Miller Hull Partnership's new Vancouver Community Library enhances the city's revitalization


BY BRIAN LIBBY

Over the past decade, Portland’s suburb across the Columbia River, Vancouver, has made impressive strides to establish a vibrant, pedestrian friendly downtown. Public and private projects alike, such as Esther Short Park and a Hilton hotel that was the nation’s first LEED-rated lodging, have helped create a sense of place. So will a capping of Interstate 5 in the downtown area for which the city held a design competition last year. The next piece of the puzzle is the grand opening of the new Vancouver Community Library, set for July 17.

Located on the southeast corner of Evergreen Boulevard and C Street in downtown Vancouver, at the site of the future, privately funded Library Square development, the building is expected to attract a million visitors per year.


Vancouver Community Library was designed by The Miller Hull Partnership of Seattle, for which this kind of public project (especially one designed sustainably) seems an ideal commission. The firm’s project manager, Adin Dunning, is a Vancouver native, and the Miller Hull Partnership is the recipient of the National Firm Award from the American Institute of Architects. The firm has received over 200 design awards and was listed by Architect magazine earlier this year as the #22 architecture firm in America.

Miller Hull’s portfolio includes a slough of award-winning public projects, including sustainable architecture dating back to the early 1980s. More recently, there are projects like the LOTT Clean Water Alliance Regional Services Center, which was included in this year’s AIA Committee on the Environment Top 10 Green Projects list, the striking 1310 Union condominiums the Seattle Center Fisher Pavilion (also a COTE Top 10 honoree in 2003), the Willamette River Water Treatment Plant in Portland, and the Tillamook Forest Center west of the city. Their upcoming design for the Columbia Springs Environmental Education Center, also in Vancouver, is on target for net-zero energy usage, producing more energy than it consumes.

“The essence of their practice and the genius of their work is collaboration,” writes former AIA president Thomas Penney, “which blossoms in a straightforward, elegant architecture that delights the eye and elevates the soul. Enlightened stewards, equally faithful to their profession and the public realm, theirs is a model of best practice where nature is a co-equal giver of form, guiding the art and science of craft in the service of the architect’s ultimate client, the planet earth.”

The Vancouver Library, comprising approximately 83,000 square feet on five levels, will have more than twice the 11,000 square feet of space for books at the current library. The new facility includes numerous children’s spaces, including a 4,000 square-foot early learning center, one of the largest in the country. There are also numerous computer terminals (about 100), three community meeting rooms available for outside group use, classroom and study areas, and an automated book-sorting system and capacity for 385,000 volumes. The new library also will include a used bookstore operated by the Friends of the Library, and small café.


Project cost for the library is approximately $38 million, which includes a $5 million private anonymous donation. Primary funding is from a 2006 library facilities bond measure. “Library Square” developer Killian Pacific donated Land for the library.

The building boasts numerous sustainable methods and materials, culminating in a projected 33 reduction in energy use compared to a building designed to code. A green roof reduces the heat-island effect, while exterior shading on south-facing side reduces heat gain. Interior finishes are low-VOC for better indoor air quality, while recycled materials such as eco-resin panels are used in interior spaces and on casework as well as a concrete structure incorporating recycled content.

* _Stated goal_:
Set down the part of the library article above from "The Vancouver Library, comprising" down to "for the library.", word for word.

Scene-based spatial questions

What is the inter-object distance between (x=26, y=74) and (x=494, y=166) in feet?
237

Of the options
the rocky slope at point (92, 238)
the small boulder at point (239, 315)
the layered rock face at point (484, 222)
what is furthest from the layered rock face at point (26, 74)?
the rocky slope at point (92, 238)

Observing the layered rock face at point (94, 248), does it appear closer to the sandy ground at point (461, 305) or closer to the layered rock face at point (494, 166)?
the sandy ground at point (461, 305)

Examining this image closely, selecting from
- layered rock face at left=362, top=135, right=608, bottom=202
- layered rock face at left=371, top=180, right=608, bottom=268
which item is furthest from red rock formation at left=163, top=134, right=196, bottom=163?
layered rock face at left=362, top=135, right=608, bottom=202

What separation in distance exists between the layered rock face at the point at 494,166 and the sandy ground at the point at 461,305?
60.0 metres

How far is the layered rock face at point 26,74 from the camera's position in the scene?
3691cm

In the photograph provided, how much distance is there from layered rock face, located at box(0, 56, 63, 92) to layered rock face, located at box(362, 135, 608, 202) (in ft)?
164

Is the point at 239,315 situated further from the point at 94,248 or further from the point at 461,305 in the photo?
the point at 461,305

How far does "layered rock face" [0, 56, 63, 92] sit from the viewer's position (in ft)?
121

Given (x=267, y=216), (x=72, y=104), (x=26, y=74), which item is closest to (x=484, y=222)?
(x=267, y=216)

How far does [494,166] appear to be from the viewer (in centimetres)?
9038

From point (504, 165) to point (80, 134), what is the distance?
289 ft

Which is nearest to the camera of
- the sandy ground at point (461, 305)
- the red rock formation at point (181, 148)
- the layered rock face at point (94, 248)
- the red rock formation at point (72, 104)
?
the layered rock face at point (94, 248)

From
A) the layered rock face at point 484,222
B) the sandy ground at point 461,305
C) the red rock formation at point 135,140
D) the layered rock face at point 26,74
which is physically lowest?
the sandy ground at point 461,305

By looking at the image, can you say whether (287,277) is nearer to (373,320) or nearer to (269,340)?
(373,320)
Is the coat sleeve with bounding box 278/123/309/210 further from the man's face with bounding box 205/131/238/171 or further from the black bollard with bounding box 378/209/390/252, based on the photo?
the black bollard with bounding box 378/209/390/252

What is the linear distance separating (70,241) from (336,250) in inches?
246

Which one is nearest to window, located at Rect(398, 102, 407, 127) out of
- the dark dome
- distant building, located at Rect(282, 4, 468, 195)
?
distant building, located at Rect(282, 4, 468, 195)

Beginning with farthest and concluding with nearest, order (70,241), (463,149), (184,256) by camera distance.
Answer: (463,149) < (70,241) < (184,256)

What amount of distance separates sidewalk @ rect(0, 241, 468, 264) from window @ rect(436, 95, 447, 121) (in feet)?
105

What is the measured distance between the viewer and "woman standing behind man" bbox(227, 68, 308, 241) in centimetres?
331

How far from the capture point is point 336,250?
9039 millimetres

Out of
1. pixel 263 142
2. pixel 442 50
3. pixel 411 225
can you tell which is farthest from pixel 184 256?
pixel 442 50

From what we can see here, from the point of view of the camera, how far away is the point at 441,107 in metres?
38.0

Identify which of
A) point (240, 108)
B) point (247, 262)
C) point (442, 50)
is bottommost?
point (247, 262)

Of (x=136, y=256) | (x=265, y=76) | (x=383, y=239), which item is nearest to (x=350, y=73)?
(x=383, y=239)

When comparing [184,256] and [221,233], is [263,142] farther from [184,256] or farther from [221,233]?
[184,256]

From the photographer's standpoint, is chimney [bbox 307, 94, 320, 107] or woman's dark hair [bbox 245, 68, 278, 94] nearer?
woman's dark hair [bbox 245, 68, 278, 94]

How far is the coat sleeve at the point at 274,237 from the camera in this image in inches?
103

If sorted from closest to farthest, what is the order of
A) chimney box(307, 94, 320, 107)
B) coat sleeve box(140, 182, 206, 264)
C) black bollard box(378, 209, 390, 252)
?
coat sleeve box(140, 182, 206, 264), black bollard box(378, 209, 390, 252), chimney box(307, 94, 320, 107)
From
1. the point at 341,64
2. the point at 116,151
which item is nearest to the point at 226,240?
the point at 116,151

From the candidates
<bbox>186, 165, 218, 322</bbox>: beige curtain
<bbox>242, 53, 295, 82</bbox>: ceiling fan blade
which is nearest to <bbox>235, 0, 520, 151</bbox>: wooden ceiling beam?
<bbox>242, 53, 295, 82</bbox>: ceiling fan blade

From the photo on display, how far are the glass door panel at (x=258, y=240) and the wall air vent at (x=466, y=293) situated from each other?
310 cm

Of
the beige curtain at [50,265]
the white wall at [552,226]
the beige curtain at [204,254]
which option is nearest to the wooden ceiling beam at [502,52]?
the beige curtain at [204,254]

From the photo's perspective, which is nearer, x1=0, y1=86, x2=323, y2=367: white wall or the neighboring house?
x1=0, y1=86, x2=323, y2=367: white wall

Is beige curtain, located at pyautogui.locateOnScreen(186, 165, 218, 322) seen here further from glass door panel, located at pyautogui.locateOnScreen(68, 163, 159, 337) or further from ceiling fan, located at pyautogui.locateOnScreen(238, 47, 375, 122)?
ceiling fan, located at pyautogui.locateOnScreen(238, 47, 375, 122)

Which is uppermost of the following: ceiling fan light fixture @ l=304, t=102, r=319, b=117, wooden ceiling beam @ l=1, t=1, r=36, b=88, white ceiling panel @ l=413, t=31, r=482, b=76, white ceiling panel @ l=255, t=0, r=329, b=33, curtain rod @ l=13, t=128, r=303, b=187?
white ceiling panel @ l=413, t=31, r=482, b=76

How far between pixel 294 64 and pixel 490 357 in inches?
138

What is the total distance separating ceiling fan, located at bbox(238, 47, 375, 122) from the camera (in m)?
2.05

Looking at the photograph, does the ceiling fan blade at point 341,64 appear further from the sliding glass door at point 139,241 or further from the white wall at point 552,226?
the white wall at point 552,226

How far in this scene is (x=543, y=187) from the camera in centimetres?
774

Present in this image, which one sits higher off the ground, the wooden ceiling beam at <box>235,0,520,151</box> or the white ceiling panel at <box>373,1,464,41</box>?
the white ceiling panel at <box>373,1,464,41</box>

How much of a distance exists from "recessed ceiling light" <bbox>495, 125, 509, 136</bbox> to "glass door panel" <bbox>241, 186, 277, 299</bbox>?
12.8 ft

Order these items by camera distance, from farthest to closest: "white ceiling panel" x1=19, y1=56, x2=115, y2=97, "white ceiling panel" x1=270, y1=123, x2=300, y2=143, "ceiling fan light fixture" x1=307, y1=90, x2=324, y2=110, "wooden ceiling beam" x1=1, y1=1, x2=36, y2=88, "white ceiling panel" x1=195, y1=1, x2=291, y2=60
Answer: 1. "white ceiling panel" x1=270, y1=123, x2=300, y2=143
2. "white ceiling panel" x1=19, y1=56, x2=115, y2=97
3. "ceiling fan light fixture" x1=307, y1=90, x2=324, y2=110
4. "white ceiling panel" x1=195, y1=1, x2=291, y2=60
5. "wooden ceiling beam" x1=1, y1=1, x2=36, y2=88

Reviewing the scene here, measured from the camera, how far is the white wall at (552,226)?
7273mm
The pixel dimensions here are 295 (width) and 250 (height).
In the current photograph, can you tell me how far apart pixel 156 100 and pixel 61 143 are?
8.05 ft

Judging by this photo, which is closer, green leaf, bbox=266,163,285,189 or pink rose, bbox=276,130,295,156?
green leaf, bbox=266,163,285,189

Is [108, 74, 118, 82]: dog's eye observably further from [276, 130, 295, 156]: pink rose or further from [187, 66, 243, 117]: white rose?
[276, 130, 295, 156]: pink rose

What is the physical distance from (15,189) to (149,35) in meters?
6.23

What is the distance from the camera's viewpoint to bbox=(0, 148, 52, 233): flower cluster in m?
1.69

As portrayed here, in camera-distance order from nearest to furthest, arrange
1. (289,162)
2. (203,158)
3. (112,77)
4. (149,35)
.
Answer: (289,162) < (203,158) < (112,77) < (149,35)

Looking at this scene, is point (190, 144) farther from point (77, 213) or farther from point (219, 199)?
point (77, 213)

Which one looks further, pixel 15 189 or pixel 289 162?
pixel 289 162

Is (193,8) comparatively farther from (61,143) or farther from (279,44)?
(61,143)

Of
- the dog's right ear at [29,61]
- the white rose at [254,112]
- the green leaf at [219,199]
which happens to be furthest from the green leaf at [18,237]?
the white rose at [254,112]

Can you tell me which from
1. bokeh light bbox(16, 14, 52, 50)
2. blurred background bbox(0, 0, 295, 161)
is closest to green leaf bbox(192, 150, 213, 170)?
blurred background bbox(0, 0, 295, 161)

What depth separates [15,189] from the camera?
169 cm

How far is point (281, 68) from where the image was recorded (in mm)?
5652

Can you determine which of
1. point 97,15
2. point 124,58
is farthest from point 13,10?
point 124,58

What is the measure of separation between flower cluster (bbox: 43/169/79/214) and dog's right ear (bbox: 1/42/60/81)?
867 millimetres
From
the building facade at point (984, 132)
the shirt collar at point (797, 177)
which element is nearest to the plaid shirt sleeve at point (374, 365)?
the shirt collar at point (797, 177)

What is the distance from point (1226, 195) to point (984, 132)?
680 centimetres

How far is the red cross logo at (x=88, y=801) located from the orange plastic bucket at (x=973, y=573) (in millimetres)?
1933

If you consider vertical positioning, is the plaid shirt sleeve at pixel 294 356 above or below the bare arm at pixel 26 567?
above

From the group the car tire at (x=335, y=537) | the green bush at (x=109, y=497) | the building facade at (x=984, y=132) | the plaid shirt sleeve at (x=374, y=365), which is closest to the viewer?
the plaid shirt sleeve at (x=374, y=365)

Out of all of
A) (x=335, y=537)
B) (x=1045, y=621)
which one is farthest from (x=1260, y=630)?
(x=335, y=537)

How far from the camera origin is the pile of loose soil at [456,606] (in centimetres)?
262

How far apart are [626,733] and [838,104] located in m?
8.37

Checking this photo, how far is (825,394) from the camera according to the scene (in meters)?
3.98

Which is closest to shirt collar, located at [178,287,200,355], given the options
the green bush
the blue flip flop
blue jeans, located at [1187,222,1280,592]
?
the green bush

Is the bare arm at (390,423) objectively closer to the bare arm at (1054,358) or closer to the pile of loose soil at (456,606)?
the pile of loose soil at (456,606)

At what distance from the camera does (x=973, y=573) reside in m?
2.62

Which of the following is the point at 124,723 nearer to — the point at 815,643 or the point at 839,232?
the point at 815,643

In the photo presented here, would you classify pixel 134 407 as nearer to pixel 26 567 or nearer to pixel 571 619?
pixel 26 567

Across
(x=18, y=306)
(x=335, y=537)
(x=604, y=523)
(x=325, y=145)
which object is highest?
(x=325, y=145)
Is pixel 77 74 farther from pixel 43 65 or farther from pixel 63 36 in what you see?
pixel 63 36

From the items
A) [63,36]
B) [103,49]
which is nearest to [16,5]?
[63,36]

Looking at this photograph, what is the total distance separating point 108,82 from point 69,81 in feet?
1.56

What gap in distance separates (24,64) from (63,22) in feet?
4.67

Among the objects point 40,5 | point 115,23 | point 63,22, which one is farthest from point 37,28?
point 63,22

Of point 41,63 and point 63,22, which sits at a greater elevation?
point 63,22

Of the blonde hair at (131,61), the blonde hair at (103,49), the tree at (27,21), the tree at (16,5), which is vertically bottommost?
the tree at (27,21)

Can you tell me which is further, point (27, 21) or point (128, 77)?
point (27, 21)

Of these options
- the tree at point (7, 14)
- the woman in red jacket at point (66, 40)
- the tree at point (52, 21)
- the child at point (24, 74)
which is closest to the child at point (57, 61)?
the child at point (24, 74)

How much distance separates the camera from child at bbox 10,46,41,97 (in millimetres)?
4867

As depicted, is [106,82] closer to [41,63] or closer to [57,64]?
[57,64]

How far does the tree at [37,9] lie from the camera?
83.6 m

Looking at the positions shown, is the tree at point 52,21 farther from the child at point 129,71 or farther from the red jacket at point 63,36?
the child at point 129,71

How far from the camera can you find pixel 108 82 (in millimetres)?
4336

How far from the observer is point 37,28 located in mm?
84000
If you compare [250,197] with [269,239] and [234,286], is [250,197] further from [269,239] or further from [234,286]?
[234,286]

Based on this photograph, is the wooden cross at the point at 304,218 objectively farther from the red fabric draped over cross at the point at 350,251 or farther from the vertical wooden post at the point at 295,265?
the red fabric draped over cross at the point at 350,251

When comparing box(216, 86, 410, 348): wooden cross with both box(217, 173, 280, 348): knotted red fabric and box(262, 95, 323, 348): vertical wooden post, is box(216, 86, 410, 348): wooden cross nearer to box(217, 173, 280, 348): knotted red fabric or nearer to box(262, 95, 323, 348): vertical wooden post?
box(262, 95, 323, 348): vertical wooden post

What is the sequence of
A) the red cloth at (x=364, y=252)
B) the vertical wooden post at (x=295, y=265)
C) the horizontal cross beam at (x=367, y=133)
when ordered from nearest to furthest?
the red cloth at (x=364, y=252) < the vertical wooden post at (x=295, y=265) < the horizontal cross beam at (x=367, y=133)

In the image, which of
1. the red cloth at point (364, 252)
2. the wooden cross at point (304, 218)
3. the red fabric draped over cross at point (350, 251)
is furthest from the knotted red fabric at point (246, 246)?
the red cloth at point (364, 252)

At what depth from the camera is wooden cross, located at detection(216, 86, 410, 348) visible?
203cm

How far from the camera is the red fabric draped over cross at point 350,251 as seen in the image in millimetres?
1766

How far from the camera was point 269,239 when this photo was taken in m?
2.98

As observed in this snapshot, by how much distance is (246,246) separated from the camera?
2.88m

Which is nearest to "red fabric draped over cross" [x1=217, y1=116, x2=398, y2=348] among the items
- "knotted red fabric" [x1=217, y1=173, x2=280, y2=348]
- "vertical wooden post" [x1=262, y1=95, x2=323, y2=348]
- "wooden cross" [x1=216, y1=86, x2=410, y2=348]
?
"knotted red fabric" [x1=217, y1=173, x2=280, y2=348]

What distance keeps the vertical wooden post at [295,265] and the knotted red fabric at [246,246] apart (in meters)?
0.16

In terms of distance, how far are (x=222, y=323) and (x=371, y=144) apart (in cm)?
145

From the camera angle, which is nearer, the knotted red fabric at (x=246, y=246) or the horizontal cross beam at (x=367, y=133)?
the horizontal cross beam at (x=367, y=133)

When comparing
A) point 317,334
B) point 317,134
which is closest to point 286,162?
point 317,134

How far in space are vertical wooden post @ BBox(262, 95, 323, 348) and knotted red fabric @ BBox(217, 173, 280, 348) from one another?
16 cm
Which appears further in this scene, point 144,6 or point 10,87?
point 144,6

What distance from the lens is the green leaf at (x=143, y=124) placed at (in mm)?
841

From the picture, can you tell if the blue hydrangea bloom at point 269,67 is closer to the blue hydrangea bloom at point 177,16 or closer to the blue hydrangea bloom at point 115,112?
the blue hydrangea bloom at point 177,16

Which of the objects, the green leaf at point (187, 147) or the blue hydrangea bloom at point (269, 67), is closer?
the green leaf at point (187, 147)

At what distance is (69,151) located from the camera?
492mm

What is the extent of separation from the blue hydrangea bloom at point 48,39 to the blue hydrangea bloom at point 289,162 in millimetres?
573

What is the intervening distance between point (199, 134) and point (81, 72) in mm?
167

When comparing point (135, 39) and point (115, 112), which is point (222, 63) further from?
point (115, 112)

* _Expected output_:
The Vancouver Library, comprising approximately 83,000 square feet on five levels, will have more than twice the 11,000 square feet of space for books at the current library. The new facility includes numerous children’s spaces, including a 4,000 square-foot early learning center, one of the largest in the country. There are also numerous computer terminals (about 100), three community meeting rooms available for outside group use, classroom and study areas, and an automated book-sorting system and capacity for 385,000 volumes. The new library also will include a used bookstore operated by the Friends of the Library, and small café.


Project cost for the library is approximately $38 million, which includes a $5 million private anonymous donation. Primary funding is from a 2006 library facilities bond measure. “Library Square” developer Killian Pacific donated Land for the library.